What a perfect Marc Gasol quote. He just loves teamwork so much. It’s what’s simultaneously maddening and endearing about watching the times he hesitates to take open looks beyond the arc. One of the game’s most cerebral players, Gasol always wants to make that perfect pass, to raise his team’s chances of scoring, even marginally. Even though he knows he has to shoot regularly in order to open up room for his playmaking, he never wants a possession to end at him if there’s a better look to be found.
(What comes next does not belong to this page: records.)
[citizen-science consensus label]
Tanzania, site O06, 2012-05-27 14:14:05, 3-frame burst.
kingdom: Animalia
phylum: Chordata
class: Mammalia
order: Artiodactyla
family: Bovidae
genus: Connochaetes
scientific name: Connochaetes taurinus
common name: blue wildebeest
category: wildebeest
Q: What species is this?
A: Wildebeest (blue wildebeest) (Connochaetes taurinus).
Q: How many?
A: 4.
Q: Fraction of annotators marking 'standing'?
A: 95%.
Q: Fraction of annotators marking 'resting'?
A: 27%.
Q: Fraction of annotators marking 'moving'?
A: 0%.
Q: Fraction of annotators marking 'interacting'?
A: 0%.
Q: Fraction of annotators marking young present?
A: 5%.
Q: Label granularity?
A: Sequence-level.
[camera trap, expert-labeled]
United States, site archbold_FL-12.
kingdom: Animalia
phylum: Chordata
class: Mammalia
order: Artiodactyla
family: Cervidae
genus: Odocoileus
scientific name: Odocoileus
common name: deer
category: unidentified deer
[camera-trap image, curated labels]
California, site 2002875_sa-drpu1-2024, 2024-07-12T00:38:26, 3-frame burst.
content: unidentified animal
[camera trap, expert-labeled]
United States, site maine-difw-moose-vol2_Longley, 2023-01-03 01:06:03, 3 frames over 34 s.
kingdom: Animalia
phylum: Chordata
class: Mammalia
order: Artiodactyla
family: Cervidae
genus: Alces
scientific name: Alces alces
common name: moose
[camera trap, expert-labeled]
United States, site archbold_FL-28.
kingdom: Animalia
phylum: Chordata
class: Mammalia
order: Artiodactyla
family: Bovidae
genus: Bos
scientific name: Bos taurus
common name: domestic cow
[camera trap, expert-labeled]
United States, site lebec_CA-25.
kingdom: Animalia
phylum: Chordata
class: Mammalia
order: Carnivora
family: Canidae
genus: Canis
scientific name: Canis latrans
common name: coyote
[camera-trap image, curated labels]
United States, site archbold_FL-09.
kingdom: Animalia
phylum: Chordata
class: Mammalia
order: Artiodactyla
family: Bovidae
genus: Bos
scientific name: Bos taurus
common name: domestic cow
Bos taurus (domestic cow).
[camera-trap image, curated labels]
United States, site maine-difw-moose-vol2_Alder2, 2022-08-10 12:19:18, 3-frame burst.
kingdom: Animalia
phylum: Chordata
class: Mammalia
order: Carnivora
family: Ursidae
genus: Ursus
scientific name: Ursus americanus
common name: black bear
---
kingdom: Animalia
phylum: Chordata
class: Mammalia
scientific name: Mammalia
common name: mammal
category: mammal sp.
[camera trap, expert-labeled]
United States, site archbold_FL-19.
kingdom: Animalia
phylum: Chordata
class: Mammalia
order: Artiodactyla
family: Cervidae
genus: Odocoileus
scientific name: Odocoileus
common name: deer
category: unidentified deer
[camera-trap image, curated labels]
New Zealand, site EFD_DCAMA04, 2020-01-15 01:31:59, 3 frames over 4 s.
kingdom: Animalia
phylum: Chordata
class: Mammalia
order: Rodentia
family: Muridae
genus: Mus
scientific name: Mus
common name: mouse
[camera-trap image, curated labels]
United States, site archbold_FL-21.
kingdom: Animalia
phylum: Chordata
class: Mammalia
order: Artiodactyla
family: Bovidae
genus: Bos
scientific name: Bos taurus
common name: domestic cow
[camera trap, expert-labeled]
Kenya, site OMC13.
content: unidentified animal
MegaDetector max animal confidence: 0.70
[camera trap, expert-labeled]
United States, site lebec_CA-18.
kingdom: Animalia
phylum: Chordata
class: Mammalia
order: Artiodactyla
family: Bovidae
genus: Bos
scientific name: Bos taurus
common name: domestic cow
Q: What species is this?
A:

“This guy watches a lot of basketball. He has a great ability to watch everything and get something for himself from every game he watches. He’s consistently learning some new thing about the game,” Scariolo said. “And he does it all. He likes his team to win and he’s willing to do whatever his team needs him to do to win. If it’s passing, screening — he likes doing that stuff.”
Gasol’s certainly finding plenty of ways to be involved and help his team get to within two wins of a championship. If that’s taking a big three, playmaking from an elbow, making a strong move in the post, providing lockdown defence on the opposition centre, or, as sometimes happens, urging a teammate to regain composure after being shoved by a billionaire venture capitalist in khakis, Gasol’s found those ways.
Give a player as smart as him, and as experienced as him, enough runway and it’ll happen. A decade ago, it might have been Gasol still fuming many plays later over a bad shot, or a missed defensive rotation, or an antagonistic interaction with a fan or foe. Now, he’s the poised presence the Raptors need.
“He’s really one of our best players at keeping composure, always staying in control. It’s completely different from how he used to be,” Scariolo said. “It’s really, really funny to see how he developed and he grew. But I suppose that he’s a human being. He’s a dad, right? You stop being, like, with the flag of the revolution and all that. You settle down a little bit.
“Of course he’s still emotional. But he’s learned how to control his emotions. And keep his passion, his enthusiasm, his energy positive. He uses his fire now. He’s learned a lot.”